(Saved data entries)

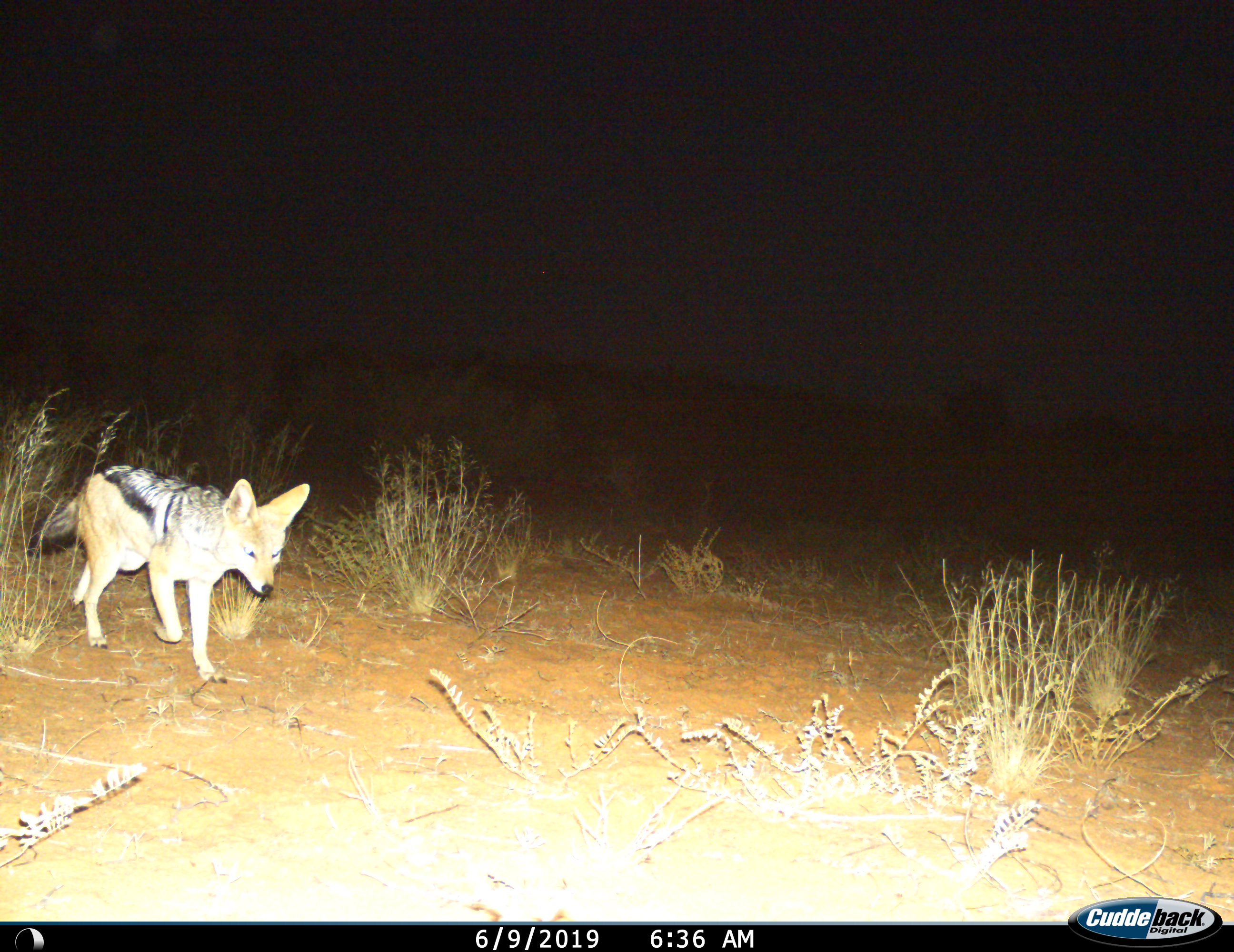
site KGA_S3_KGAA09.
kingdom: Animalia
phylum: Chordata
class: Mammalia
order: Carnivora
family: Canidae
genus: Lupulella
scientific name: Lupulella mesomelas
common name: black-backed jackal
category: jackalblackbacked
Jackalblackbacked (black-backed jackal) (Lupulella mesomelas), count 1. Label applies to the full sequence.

» PROBLEM TO WORK ON:
If a record holds a picture, drop the picture and return the rest of it exactly.

» RESPONSE TO THE EXERCISE:
site KGA_S3_KGAA09.
kingdom: Animalia
phylum: Chordata
class: Mammalia
order: Carnivora
family: Canidae
genus: Lupulella
scientific name: Lupulella mesomelas
common name: black-backed jackal
category: jackalblackbacked
Jackalblackbacked (black-backed jackal) (Lupulella mesomelas), count 1. Label applies to the full sequence.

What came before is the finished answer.